SUPPLIED RECORDS: Begin

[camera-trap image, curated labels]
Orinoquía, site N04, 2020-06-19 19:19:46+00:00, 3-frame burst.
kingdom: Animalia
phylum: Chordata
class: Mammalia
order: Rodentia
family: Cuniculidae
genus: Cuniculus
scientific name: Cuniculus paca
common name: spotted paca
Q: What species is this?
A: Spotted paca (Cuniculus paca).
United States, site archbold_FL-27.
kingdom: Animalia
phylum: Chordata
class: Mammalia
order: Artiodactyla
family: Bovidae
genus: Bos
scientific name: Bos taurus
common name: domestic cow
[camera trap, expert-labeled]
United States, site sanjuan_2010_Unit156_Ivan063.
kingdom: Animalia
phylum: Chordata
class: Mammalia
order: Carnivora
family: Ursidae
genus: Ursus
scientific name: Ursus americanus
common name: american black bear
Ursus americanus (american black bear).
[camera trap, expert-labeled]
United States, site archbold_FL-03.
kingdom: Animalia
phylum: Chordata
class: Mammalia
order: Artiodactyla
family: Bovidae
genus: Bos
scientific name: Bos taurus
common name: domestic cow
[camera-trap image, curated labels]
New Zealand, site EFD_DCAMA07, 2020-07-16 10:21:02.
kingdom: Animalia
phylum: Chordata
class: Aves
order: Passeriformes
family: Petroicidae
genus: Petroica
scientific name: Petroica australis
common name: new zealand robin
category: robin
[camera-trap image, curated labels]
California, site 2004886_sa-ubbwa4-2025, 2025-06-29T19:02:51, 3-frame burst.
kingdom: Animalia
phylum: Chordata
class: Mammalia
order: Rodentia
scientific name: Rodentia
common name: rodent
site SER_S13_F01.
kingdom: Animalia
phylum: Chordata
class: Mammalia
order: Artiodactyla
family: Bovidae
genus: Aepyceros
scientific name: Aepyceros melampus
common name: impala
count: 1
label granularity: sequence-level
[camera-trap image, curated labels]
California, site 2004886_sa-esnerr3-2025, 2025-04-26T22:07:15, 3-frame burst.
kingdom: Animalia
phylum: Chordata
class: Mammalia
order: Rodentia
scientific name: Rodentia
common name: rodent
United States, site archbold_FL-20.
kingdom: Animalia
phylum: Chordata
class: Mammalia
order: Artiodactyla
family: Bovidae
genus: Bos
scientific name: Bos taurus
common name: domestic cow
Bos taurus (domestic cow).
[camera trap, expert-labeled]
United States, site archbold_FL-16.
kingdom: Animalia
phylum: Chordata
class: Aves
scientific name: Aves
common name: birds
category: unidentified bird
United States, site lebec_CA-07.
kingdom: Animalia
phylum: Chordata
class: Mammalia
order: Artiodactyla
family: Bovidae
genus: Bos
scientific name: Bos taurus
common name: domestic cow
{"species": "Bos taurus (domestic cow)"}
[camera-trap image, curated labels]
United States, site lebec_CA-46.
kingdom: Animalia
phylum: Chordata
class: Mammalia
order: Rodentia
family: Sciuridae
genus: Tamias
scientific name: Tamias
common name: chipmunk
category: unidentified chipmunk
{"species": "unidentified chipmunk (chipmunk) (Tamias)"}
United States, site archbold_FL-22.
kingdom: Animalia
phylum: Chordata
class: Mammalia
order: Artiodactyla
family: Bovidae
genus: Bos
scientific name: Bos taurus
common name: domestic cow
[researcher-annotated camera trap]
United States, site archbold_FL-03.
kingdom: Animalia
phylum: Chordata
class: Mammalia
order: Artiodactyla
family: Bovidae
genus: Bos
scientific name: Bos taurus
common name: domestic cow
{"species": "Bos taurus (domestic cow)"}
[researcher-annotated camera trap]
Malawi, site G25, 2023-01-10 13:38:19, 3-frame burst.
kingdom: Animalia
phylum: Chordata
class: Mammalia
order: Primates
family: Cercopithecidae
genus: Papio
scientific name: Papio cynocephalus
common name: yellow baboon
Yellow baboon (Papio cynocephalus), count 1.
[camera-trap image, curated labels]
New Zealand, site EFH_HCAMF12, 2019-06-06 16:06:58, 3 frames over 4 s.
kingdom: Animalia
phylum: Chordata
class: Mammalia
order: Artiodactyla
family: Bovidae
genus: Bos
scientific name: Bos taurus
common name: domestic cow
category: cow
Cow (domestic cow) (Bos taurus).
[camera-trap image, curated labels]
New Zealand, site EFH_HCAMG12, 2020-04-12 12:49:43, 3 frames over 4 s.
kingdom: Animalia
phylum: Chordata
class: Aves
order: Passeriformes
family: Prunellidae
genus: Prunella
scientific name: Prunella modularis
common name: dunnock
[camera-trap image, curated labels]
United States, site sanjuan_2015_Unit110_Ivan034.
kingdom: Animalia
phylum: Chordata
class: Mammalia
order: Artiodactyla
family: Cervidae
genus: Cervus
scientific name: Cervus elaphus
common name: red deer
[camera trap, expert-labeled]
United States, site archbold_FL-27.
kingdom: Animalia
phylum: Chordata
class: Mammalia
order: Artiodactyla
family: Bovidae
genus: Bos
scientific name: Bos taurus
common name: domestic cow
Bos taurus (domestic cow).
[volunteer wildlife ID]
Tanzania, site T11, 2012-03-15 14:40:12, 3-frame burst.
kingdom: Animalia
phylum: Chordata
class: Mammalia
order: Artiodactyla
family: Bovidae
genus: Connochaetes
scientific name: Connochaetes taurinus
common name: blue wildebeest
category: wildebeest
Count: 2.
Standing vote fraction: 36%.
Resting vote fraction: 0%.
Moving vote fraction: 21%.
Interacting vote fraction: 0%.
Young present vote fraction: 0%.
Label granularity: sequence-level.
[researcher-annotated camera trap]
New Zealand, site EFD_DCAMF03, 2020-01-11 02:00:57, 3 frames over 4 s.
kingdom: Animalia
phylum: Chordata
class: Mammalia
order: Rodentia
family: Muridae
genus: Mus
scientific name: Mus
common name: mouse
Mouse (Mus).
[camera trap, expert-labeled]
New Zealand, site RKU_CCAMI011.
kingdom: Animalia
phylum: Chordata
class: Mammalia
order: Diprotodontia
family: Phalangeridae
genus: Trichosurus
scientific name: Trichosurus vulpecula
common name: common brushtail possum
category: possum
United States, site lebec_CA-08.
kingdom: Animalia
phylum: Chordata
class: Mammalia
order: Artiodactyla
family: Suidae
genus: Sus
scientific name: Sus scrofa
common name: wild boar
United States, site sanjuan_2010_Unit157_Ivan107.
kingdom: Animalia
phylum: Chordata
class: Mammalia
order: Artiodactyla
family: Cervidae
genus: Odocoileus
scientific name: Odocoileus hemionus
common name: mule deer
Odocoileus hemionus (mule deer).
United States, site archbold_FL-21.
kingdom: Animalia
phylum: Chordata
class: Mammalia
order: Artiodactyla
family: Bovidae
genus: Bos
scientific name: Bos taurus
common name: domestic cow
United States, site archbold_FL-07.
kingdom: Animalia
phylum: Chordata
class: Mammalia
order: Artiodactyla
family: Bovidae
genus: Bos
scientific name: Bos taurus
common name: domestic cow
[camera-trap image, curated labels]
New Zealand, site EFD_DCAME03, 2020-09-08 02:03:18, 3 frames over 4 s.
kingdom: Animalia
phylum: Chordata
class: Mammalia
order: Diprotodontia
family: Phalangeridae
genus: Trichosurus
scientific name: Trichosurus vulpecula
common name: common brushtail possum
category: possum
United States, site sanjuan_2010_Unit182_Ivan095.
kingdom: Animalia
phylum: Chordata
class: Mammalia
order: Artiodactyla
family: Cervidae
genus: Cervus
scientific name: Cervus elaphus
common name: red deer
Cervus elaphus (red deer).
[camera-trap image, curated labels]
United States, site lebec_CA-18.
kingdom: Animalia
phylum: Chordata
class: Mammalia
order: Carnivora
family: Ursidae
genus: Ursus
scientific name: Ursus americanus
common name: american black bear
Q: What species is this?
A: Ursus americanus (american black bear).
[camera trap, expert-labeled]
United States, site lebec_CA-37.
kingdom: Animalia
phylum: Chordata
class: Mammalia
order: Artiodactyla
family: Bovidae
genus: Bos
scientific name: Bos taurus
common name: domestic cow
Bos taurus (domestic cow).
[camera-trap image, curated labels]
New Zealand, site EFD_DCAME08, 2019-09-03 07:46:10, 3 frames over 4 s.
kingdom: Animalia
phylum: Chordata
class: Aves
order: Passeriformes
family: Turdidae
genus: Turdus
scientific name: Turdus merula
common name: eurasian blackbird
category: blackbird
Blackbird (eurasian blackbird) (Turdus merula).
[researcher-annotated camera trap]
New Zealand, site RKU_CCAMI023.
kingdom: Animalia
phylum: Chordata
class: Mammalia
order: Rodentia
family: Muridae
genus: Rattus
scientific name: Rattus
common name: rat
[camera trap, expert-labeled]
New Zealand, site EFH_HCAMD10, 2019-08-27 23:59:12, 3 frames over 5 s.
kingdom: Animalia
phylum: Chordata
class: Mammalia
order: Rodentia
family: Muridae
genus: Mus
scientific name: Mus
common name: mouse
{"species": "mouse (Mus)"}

SUPPLIED RECORDS: End

BRIEF
Could you copy exactly the lines from the first line of the records above through the line containing "category: unidentified bird", both included, and nothing else?

EXERCISE ANSWER
[camera-trap image, curated labels]
Orinoquía, site N04, 2020-06-19 19:19:46+00:00, 3-frame burst.
kingdom: Animalia
phylum: Chordata
class: Mammalia
order: Rodentia
family: Cuniculidae
genus: Cuniculus
scientific name: Cuniculus paca
common name: spotted paca
Q: What species is this?
A: Spotted paca (Cuniculus paca).
United States, site archbold_FL-27.
kingdom: Animalia
phylum: Chordata
class: Mammalia
order: Artiodactyla
family: Bovidae
genus: Bos
scientific name: Bos taurus
common name: domestic cow
[camera trap, expert-labeled]
United States, site sanjuan_2010_Unit156_Ivan063.
kingdom: Animalia
phylum: Chordata
class: Mammalia
order: Carnivora
family: Ursidae
genus: Ursus
scientific name: Ursus americanus
common name: american black bear
Ursus americanus (american black bear).
[camera trap, expert-labeled]
United States, site archbold_FL-03.
kingdom: Animalia
phylum: Chordata
class: Mammalia
order: Artiodactyla
family: Bovidae
genus: Bos
scientific name: Bos taurus
common name: domestic cow
[camera-trap image, curated labels]
New Zealand, site EFD_DCAMA07, 2020-07-16 10:21:02.
kingdom: Animalia
phylum: Chordata
class: Aves
order: Passeriformes
family: Petroicidae
genus: Petroica
scientific name: Petroica australis
common name: new zealand robin
category: robin
[camera-trap image, curated labels]
California, site 2004886_sa-ubbwa4-2025, 2025-06-29T19:02:51, 3-frame burst.
kingdom: Animalia
phylum: Chordata
class: Mammalia
order: Rodentia
scientific name: Rodentia
common name: rodent
site SER_S13_F01.
kingdom: Animalia
phylum: Chordata
class: Mammalia
order: Artiodactyla
family: Bovidae
genus: Aepyceros
scientific name: Aepyceros melampus
common name: impala
count: 1
label granularity: sequence-level
[camera-trap image, curated labels]
California, site 2004886_sa-esnerr3-2025, 2025-04-26T22:07:15, 3-frame burst.
kingdom: Animalia
phylum: Chordata
class: Mammalia
order: Rodentia
scientific name: Rodentia
common name: rodent
United States, site archbold_FL-20.
kingdom: Animalia
phylum: Chordata
class: Mammalia
order: Artiodactyla
family: Bovidae
genus: Bos
scientific name: Bos taurus
common name: domestic cow
Bos taurus (domestic cow).
[camera trap, expert-labeled]
United States, site archbold_FL-16.
kingdom: Animalia
phylum: Chordata
class: Aves
scientific name: Aves
common name: birds
category: unidentified bird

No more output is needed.